Last week it was reported yet again that the potential deal between the government and EDF for the UK’s first new nuclear plant was near, with a suggestion that a strike price of £93/MWh had been agreed. In the same week DECC put out an updated PV roadmap showing an ambition for up to 20GW of new capacity by 2020, with a new solar strategy due in 2014. These are two very different technologies, operating at different scales that have different implications for the way the UK could develop an affordable, low carbon and secure energy future.
An energy system in flux
Our energy system is currently based on large-scale technologies, centralised networks for transmission and distribution, and supporting institutional frameworks. These have delivered economies of scale and reliability, but are prone to inertia and are increasingly struggling to deliver on the UK’s three goals for energy policy. A rapid low carbon transition is required, that is also affordable and secure.

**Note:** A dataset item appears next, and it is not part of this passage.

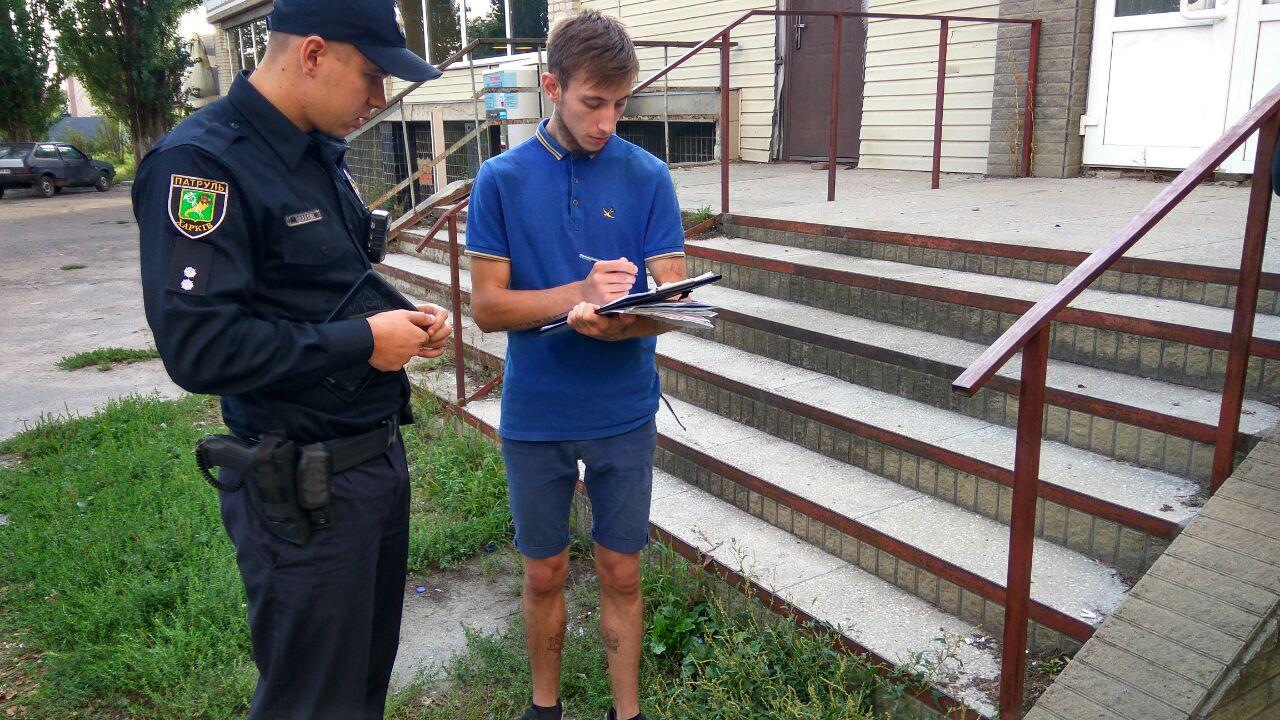 У Харкові активісти виявили алко-точку без документів   - фото 1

Ticking these collective boxes is not straightforward, and there is uncertainty and increasing political and ideological battles over how best to do it. A range of low carbon technologies are available and it’s not clear which should have a major role within a changing system – keeping options open is central to the pathways, analysis and debate. Most projections and the independent advice to government from the CCC see a growing role for electricity because it is easier to decarbonise and can be provided through a range of technologies. However, the range of options also creates uncertainty; and this uncertainty increases due to other factors such as how the widespread deployment of new technologies might impact the energy system, given the interdependencies that exist between its component parts. Changing one part of the system, may have unintended consequences for other parts of the system. It is also not possible to predict with any certainty, issues relating to emerging technology or system innovations, including those relating to technologies themselves, networks, the operation of the system, and the wider rules, regulations and governance of the energy system.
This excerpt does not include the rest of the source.